In the midst of earnings season we have some major merger and acquisition news shaking up the market.
First up is British American Tobacco's (BTI) bid for Reynolds American (RAI) . BTI shares were lower on Friday following word that it is interested in buying the remaining stake in Reynolds, the maker of Camel and Pall Mall cigarettes, in a cash and stock deal valued at $47 billion. British American Tobacco said it would pay $56.50 per share for the 57.8% stake it does not already own, representing a 20% premium. RAI shareholders would receive $24.13 per share in cash, as well as 0.5502 BAT shares. But Reynolds American independent directors need to approve the buyout -- and it would also need the blessing of both sets of shareholders.
Next up is Qualcomm (QCOM) and NXP Semiconductors (NXPI) . Shares of the technology supplier for Android and Apple smartphones were higher Friday on word that Qualcomm is closing in on a deal to acquire NXP Semiconductors for about $37 billion, or $110 a share in cash, according to CNBC, saying the two companies are nearing the conclusion of the deal.
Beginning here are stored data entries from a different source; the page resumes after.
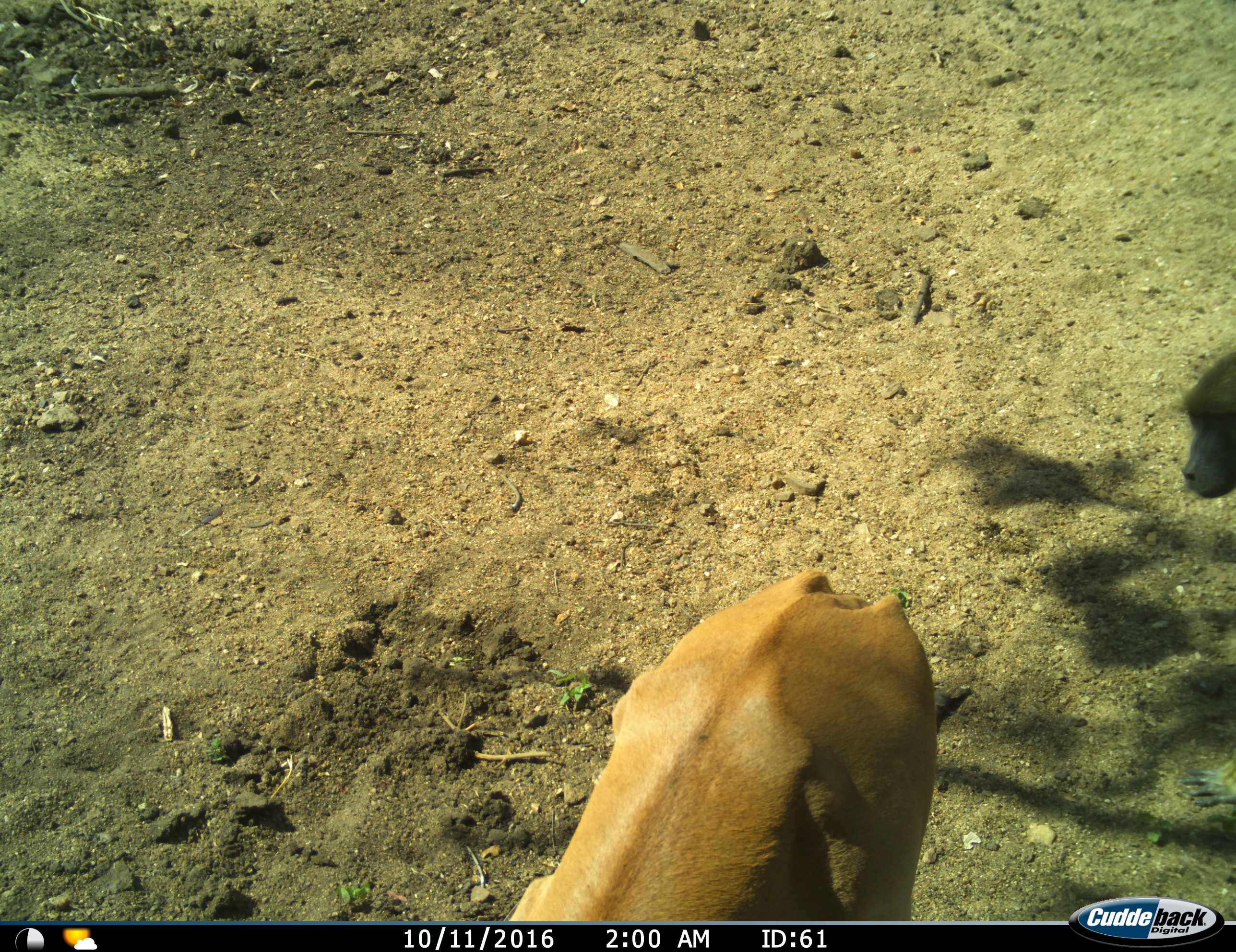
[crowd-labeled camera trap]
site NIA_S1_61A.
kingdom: Animalia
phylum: Chordata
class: Mammalia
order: Primates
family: Cercopithecidae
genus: Papio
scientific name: Papio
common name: baboon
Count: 1.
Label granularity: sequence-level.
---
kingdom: Animalia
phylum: Chordata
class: Mammalia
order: Artiodactyla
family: Bovidae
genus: Aepyceros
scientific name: Aepyceros melampus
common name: impala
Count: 1.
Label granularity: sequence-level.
The announcement could reportedly come when NXP or Qualcomm release quarterly results in the next two weeks.
TheStreet's Jim Cramer, whose charitable trust, Action Alerts PLUS, holds NXP, says the $110 a share pricetag might seem disappointing for shareholders, until you look at the bigger picture. Cramer notes the stock was at $80 not that long ago, making the offer of $110 a share a "huge win."
Then there is AT&T (T) and Time Warner (TWX) . The two companies are reportedly in advanced discussions on a deal, as the telecom giant looks to buy Time Warner, according to the Wall Street Journal. A deal could happen as early as this weekend, the Journal reported. T stock was down by more than 2% during the trading session on Friday, while TWX shares surged by nearly 10%. (AT&T is a holding in the TheStreet's Trifecta Stocks portfolio).
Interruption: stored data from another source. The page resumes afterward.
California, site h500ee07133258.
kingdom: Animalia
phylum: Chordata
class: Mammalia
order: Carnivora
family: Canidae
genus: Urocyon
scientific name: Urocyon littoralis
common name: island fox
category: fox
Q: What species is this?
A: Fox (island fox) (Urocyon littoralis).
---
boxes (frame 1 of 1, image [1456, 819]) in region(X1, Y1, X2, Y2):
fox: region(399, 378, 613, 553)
Finally, Moody's (MCO) shares were lower in midday trading on word that the Justice Department is preparing a civil complaint alleging the company violated federal law leading up to the financial crisis. The complaint alleges that the ratings service violated the Financial Institutions Reform, Recovery and Enforcement Act when it improperly rated residential mortgage-backed securities and collateralized debt obligations in the period leading up to the crisis. Moody's says it is responding to all subpoenas and inquiries in the investigation.
The company also reported third-quarter results before the opening bell today. Moody's had earnings of $1.34 a share on revenue of $917.1 million, beating Wall Street's forecasts. For the full year, the company expects earnings between $4.62 and $4.72 a share, which is higher than its previous outlook.